Boris Zbarsky bzbarsky at MIT.EDU
Fri Jan 7 09:38:56 PST 2011

On 1/7/11 12:27 PM, Aryeh Gregor wrote:
>> 1)  If the input string contains any 16-bit units whose value is greater
>> than 0xff, throw INVALID_CHARACTER_ERR.
> This seems redundant with step 4 below.

It's not, because after this step the input JS string is converted into 
a byte buffer by dropping the high byte of each 2-byte code unit.  All 
the following steps operate on bytes.

>> 2)  If the input string's length is greater than 0xFFFFFFFF / 3, throw a
>> generic failure code (because otherwise a 32-bit computation of the output
>> string length will overflow; this could probably be changed to use 64-bit
>> arithmetic).
> This doesn't sound like it should be in the spec.  It can fall under
> the hardware limitations clause if it actually comes up.  I don't like
> the hardware limitations clause, but this case seems so unlikely to
> come up on the web that it's not caring.  Passing around>1 GB strings
> in JavaScript is going to cause a lot of pain no matter what.  (But if
> I ran into this case somehow as a web developer, I'd definitely feel
> justified in considering it a bug in Firefox.)

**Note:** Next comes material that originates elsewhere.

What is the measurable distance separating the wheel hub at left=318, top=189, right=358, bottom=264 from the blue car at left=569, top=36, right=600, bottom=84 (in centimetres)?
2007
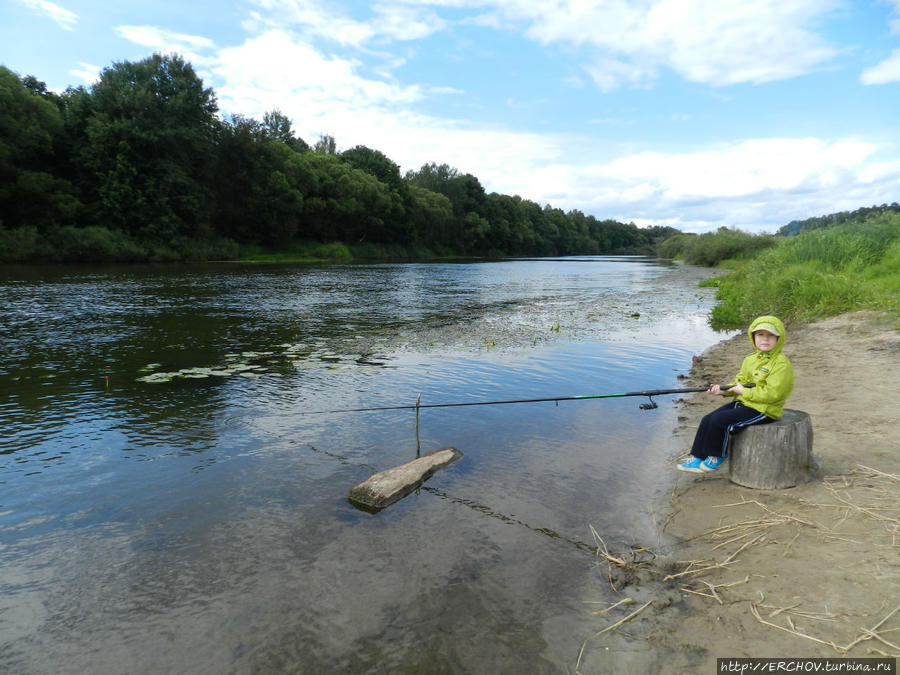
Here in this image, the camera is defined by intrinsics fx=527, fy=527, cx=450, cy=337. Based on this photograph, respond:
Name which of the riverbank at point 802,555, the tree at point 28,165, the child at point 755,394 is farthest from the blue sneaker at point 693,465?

You wouldn't run into this case as a web developer at the moment, in any 
case, because JS strings in Spidermonkey have 28-bit lengths.  So 
attempts to allocate a JS string long enough to trigger the above check 
would fail with an out of memory exception.

>> 3)  If the length of the source string is 0 mod 4 and the string ends in
>> either "=" or "==" then chop off the trailing equals signs from the string.
>>   If after this step the length is 1 mod 4, throw INVALID_CHARACTER_ERR.
>> 4)  If the string contains any characters other than those in [A-Za-z0-9+/]
>> Step 2 is certainly missing from your spec (and as I said, may not be
>> desirable); I haven't verified whether your regexp ends up enforcing exactly
>> 3+4 above.
> It looks the same to me, although I haven't looked *that* carefully.
> Behavior matches in all the tests I could think up.

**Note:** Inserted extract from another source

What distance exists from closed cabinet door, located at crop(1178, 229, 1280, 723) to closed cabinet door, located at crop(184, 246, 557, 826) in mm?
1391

In that case, I would prefer that the character and length constraints 
just be explicitly specified.  Specifying them via an unreadable regexp 
is hostile not just to implementors but to the users of the spec too.

If the regexp happened to use the equivalent of perl's /x and comments, 
I would be more OK with it, but then you might as well just write out 
the comments and leave off the regexp, unless you expect someone to 
actually try to use it to validate input to atob.